Newcastle's thriving Chinatown lies in the north-west of Grainger Town, centered on Stowell Street. A new Chinese arch, or paifang, providing a landmark entrance, was handed over to the city with a ceremony in 2005.
The UK's first biotechnology village, the "Centre for Life" is located in the city centre close to Newcastle Central railway station. The village is the first step in the City Council's plans to transform Newcastle into a science city.
Located in the coast in South Wales, the city of Swansea lies on the Gower Peninsular and is the second largest city in Wales. Getting around the city and beyond to the Gower Peninsular is relatively straight forward. Bus services are operated by First Cymru and Veolia operate frequent services with all services departing from the city's bus station.
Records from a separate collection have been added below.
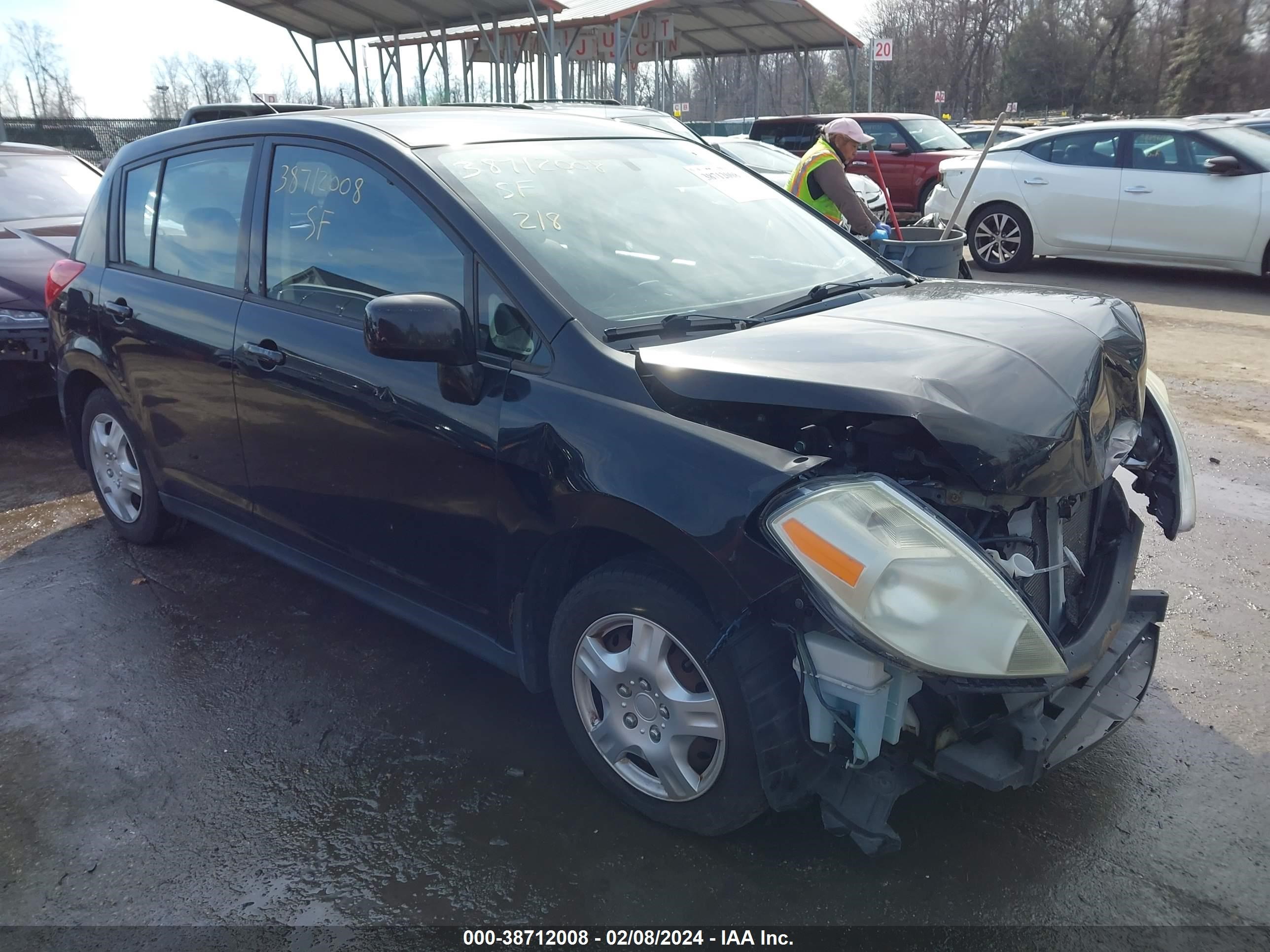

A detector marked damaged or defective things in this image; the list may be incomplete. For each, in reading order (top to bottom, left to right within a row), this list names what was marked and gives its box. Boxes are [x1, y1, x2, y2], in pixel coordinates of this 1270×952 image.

crumpled hood [640, 279, 1148, 495]
exposed headlight assembly [762, 479, 1072, 680]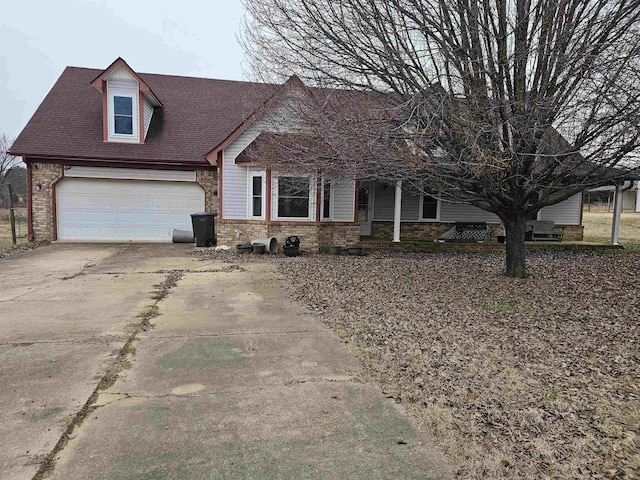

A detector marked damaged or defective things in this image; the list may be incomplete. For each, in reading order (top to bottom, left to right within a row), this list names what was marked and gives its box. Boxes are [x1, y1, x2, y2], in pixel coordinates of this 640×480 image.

cracked concrete [1, 246, 450, 478]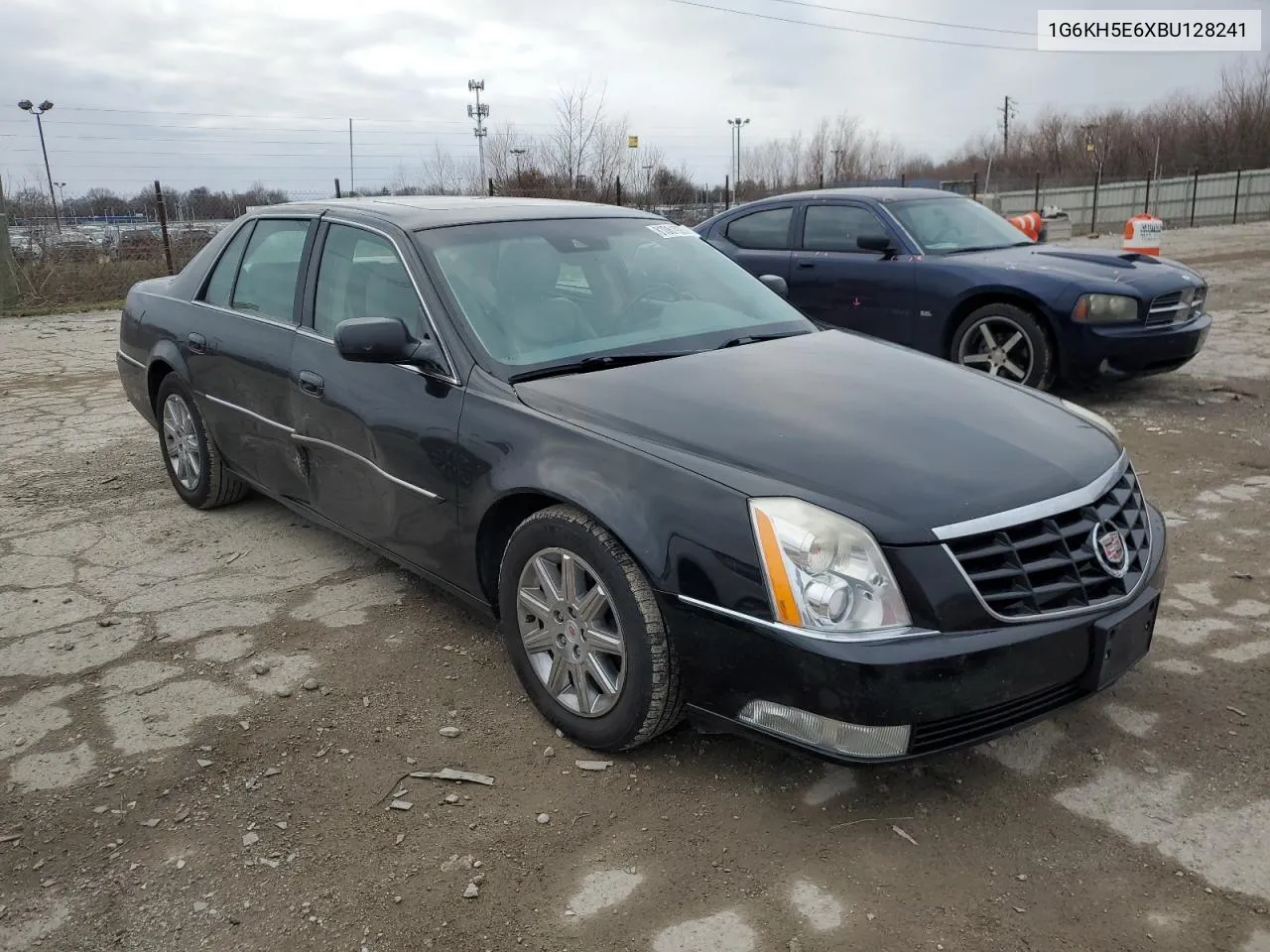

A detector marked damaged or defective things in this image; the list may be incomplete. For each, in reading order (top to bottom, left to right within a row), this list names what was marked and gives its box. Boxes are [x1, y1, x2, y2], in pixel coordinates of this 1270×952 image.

dent on car door [185, 215, 311, 500]
dent on car door [291, 223, 464, 581]
dent on car door [710, 206, 787, 282]
dent on car door [787, 202, 919, 345]
cracked concrete pavement [2, 219, 1270, 949]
There are also connection services to and from Swansea railway station.
Located on the quayside of Swansea Marina, originally the South Dock of 1859, the National Waterfront Museum stands in the former commercial heart of one of Wales's foremost industrial towns. There are 15 themed galleries each telling a different aspect of this crucial period in Welsh history using a mix of touch screen technology and real objects, enabling visitors to be in charge of tracing their own experience of the fascinating, and still evolving, story of industrial Wales.
Swansea Bay has a five mile sweep of coastline which features a beach, promenade, children's lido, leisure pool, marina and maritime quarter containing the Swansea Museum. Also in this area is the Dylan Thomas Centre which celebrates the life and work of the author.